The days following the Conservative rout saw nearly every political columnist on the island considering the future of Gordon Brown. The Spectator wondered what Brown "could learn from Hillary Clinton." In the 1990s, when Labour was emerging from its punishing wilderness period, it took on countless Clinton operatives as consultants to micromanage its Clintonian rightward drift. But perhaps it's time for American politicos—i.e. Republicans—to tear a page from the British political playbook.

The political landscape in America is hardly analogous to that of England. Despite Blair's public piousness, fealty unto God isn't a prerequisite for a presumptive prime minister. Nor do issues like abortion, the death penalty, or stem-cell research dominate the political culture. British conservatism is in many important ways distinct from its American cousin. But as many American conservatives have noted—David Frum in his book Comeback and his National Review colleague Jonah Goldberg—America too is becoming more socially tolerant and, if the Republican Party is interested in a successful future, a Cameron-like shift to the center on issues such as gay marriage and the drug war is advisable.

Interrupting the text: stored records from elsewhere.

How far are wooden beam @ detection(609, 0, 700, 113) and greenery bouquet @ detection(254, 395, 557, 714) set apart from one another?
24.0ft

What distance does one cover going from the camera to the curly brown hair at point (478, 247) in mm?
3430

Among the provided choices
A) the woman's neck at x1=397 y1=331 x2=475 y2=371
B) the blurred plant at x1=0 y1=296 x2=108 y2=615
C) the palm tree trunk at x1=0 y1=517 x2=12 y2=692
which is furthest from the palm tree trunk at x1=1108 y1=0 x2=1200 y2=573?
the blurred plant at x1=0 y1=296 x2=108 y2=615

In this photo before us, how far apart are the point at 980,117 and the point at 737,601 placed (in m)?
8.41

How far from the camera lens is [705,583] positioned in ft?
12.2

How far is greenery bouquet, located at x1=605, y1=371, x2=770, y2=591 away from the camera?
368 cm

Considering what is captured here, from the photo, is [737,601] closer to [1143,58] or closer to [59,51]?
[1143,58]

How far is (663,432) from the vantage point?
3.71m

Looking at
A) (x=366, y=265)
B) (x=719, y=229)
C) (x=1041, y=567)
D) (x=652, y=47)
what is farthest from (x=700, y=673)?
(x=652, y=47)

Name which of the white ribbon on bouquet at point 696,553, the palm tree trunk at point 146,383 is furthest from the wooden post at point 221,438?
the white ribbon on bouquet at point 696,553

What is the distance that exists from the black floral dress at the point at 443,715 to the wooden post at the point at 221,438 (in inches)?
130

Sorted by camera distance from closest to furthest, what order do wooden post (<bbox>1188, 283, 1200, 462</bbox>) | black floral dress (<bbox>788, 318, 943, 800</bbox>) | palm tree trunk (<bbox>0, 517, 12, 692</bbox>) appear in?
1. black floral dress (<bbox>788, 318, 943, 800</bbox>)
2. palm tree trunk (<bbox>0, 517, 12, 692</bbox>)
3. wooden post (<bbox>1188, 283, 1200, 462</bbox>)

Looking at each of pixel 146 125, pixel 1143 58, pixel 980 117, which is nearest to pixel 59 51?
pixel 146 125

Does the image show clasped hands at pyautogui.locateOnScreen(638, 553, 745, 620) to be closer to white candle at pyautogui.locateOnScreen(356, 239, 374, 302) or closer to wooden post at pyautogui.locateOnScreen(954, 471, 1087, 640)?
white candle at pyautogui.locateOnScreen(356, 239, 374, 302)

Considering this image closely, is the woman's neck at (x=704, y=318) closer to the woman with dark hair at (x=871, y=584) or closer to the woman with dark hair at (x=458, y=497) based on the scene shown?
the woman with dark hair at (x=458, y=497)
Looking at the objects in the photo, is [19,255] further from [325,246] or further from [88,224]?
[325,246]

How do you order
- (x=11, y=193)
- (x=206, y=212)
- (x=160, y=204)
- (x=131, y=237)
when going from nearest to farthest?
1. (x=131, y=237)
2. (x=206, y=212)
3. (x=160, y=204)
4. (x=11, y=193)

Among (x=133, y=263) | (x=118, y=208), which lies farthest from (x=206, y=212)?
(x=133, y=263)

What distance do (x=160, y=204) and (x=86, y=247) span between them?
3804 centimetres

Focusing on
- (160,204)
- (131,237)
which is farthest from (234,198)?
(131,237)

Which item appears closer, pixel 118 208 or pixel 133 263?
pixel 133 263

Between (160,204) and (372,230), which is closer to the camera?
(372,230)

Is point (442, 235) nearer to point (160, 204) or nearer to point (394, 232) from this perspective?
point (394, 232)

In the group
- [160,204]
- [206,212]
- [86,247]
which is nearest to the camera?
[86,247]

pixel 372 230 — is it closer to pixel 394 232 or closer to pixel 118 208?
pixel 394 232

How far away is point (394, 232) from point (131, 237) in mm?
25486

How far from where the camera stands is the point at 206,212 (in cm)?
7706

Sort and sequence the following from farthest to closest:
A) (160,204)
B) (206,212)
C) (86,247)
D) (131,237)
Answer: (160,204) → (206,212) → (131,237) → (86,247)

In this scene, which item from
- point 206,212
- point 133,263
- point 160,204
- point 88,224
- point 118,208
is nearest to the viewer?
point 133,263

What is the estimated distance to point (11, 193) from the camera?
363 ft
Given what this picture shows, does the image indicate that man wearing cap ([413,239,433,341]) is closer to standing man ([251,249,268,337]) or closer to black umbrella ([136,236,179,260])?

As political scientist Morris Fiorina points out in his book Culture War? The Myth of a Polarized America, both residents of red and blue states are "basically centrists"; American's aren't "red" or "blue" but various shades of purple. As conservative commenter David Brooks pointed out in 2001, "Although there are some real differences between Red and Blue America, there is no fundamental conflict."

Pat Buchanan's declaration at the 1992 Republican convention that there was a "religious war" raging in America, a "war for the soul" of the country, seems preposterous in retrospect. With a strong majority of Americans supporting Roe v. Wade, a clear majority supporting civil unions for gay couples, and the very real possibility of the country electing an African-American president, it's time for the Republican Party to borrow from the Tories if they want to recapture the center ground.

Michael C. Moynihan is an associate editor of reason.